Generation of different files according to chosen variants were added, and a new section on packages has been added to the config manual. The generator.py command line was simplified through making the -c switch optional and defaulting to config.json, and removing the -j switch and making the job list into an argument. Please adapt your build invocations.

String Optimizer

The string optimizer in 0.8 now creates a closure around each class and defines scoped variables. In earlier version an global array (for all classes) was used which helps to reduce the cost of strings in IE dramatically, but still means that you have an additional lookup to an array index. The inspiration came from GWT. They seem to optimize strings in the same way. And from now on qooxdoo can do the same for every qooxdoo 0.8 application.

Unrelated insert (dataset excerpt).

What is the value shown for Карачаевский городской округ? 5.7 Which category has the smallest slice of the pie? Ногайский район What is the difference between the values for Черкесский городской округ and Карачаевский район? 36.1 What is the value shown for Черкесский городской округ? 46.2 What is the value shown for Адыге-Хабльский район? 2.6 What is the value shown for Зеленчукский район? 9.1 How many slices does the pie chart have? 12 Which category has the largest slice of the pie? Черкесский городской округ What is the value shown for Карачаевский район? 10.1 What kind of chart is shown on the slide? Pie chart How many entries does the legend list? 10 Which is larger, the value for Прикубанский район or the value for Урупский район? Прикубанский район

Fun with IE stack size exceeded

We ran into an issue this week while working with list widgets where IE would bomb with a stack-size-exceeded message. Since it is not trivial to find the code that might cause this stack overflow, we used qooxdoo's AOP features to track down the issue. To that end a Tracer class was defined that would record stack depth and store the highest reached stack depth and the corresponding stack. (For your own aspect classes you can find a template here).

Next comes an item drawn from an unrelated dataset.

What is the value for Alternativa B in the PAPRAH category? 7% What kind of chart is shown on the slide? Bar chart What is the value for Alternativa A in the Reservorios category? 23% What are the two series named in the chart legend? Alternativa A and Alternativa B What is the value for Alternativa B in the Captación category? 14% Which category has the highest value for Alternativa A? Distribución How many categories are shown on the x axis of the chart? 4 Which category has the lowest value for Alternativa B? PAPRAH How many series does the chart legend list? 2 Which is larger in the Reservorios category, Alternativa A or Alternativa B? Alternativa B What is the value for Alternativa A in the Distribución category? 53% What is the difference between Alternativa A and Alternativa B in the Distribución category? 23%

Finally it was related to some redirection of the focus in the original focus event. The implementation for IE used a native method to make elements active, this was one cause of the issue. Finally I also cleaned up a lot of the existing code. It is somewhat complex stuff. The focus handling has nearly completely different implementation for each supported browser. It looks quite good now. The support for Opera and Safari was improved as well and seems to be quite solid now as well. You might want to have a look yourself into the various examples.

Scrolling TabView

This is somewhat like a quite old issue. If a TabView in 0.8 has too many tabs to show them together you automatically get two scroll buttons to slide the tabs to the desired side. This is never a good choice from the usability point of view, but still a good default behavior for any toolkit.

Legacy_0_7_x

Fixing memory leaks in various widgets - thanks for the submissions.